Über andere ENNA-Objektive zur Exakta erfahren Sie mehr auf der ENNA-Spezialseite.
Hier sehen Sie das 4,5/400, einstellbar ab 5 m
und mit Rastblende bis Bl. 32.
Sonstige Fernobjktive aus fernöstlicher Produktion
Ab den 1970er Jahren wurden auch aus Japan, China und Korea
Fernobjektive unter diversen Hersteller- oder Vertriebsnamen zu meist günstigen
Preisen angeboten. Auch BEROFLEX hatte solche Teile im Lieferprogramm, einige
waren gar unter dem Namen "Exakta" zu kaufen. Diese Objektive haben meist T-2
Anschluss und sind deshalb mit entsprechenden Adaptern an fast allen Kameras
verwendbar. Manche sind optisch gar nicht mal schlecht, viele jedoch mit
"Lichtstärken" von 8 oder gar 11 nur bedingt brauchbar.
Hier sehen Sie ein noch weiteres Spiegeltele aus japanischer
Fertigung mit Exakta-Adaption (kein T-2).

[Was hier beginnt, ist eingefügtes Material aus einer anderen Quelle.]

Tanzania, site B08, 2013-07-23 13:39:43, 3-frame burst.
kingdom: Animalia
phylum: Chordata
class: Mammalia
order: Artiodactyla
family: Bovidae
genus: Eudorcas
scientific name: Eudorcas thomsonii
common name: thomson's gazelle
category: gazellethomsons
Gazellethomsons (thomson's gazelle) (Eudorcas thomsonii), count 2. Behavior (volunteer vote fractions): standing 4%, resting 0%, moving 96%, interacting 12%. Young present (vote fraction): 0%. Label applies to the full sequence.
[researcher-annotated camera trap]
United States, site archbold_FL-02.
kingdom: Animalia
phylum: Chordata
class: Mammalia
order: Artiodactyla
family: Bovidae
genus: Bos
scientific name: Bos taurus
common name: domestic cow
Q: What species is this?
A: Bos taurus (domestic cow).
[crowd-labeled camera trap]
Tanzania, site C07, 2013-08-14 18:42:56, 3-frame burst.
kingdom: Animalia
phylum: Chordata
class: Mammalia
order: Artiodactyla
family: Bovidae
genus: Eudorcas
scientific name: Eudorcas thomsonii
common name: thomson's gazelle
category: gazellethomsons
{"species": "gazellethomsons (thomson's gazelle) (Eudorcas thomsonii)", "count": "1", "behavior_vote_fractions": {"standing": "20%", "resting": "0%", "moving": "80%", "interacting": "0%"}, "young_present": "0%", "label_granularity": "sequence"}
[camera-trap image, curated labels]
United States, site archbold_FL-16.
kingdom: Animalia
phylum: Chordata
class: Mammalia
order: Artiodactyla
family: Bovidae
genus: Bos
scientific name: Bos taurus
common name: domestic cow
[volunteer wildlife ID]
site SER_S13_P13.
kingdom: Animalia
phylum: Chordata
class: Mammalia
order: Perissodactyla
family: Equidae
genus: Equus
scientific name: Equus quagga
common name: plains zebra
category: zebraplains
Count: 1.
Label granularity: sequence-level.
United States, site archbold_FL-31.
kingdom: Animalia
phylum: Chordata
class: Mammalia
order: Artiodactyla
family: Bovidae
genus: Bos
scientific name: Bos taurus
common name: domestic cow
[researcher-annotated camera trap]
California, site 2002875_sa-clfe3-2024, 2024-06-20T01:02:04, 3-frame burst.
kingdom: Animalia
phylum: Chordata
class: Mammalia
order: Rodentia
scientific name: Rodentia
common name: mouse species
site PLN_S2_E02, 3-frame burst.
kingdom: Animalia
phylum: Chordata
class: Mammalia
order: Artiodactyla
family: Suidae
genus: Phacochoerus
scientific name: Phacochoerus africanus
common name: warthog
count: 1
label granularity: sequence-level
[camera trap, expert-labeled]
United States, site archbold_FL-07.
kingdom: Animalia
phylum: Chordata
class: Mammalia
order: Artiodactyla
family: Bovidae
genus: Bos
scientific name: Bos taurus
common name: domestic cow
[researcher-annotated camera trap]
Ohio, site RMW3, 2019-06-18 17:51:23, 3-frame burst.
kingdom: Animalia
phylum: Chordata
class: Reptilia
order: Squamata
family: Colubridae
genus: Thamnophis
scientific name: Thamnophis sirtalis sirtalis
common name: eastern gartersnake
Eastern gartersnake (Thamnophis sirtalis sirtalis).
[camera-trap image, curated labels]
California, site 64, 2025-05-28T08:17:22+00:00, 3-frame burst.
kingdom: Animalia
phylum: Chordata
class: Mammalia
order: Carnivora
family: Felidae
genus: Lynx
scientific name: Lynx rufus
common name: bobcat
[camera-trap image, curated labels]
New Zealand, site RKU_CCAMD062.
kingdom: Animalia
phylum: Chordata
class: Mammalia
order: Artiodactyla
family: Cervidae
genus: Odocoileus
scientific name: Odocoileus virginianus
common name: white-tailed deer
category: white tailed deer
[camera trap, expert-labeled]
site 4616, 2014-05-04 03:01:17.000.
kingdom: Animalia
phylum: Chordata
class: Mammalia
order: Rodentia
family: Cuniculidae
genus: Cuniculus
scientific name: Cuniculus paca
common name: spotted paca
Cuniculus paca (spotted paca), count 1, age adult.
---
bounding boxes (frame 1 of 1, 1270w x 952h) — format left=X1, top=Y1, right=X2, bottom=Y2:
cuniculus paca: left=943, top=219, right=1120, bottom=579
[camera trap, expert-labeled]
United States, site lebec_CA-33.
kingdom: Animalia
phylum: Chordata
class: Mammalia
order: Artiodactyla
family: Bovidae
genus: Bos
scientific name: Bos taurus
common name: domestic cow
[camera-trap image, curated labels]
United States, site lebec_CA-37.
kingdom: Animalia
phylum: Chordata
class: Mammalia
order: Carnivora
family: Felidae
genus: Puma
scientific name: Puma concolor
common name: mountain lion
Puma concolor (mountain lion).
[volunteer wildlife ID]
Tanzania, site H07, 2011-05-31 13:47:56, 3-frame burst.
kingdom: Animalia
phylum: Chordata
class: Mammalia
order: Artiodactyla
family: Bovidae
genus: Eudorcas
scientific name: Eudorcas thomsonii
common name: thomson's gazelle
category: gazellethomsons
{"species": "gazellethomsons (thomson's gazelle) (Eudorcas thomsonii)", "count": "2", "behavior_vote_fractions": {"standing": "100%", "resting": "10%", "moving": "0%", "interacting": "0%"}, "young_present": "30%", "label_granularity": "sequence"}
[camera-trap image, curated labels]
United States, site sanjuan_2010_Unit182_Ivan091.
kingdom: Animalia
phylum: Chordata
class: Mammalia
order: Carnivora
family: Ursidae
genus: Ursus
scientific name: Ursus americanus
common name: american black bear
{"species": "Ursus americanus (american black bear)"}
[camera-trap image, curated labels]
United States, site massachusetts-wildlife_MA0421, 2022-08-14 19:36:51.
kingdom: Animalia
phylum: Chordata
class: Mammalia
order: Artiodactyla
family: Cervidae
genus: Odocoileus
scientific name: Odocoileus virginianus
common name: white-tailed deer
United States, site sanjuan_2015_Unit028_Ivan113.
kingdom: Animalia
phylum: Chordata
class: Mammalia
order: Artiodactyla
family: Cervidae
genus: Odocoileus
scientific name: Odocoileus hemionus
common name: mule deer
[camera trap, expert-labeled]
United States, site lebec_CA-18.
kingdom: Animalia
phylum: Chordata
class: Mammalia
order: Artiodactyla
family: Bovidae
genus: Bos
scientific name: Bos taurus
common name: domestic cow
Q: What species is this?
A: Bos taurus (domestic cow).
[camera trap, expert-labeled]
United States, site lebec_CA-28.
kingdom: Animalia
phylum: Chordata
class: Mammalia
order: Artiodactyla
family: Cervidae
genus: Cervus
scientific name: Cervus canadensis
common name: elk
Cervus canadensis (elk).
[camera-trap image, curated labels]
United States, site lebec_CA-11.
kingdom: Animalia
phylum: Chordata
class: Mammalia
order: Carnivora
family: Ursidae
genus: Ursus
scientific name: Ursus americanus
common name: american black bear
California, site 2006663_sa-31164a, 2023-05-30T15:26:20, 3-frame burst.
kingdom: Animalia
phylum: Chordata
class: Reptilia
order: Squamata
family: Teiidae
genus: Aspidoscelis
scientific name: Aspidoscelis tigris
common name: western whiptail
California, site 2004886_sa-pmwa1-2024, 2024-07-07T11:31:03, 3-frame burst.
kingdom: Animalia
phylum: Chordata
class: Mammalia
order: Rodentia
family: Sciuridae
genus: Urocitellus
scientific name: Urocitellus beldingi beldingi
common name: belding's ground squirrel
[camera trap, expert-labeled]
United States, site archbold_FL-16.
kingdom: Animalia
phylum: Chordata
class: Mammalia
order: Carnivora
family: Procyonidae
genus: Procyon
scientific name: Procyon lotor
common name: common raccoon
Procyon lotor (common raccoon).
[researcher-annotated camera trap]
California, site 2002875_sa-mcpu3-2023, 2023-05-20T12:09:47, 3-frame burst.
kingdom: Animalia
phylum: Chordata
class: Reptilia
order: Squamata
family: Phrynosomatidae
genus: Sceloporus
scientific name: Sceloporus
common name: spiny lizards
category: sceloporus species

Dieses LISTAR F:8 500 mm läßt sich bereits ab 3,5 m einstellen und verfügt über eingebaute Graufilter zur Verringerung der Lichtstärke auf 1:11 oder 1:16. Im Vergleich zu der oben vorgestellten "Russentonne" ist dieses Objektiv vergleichsweise handlich und mit ca. 1.650 g nahezu ein Leichtgewicht.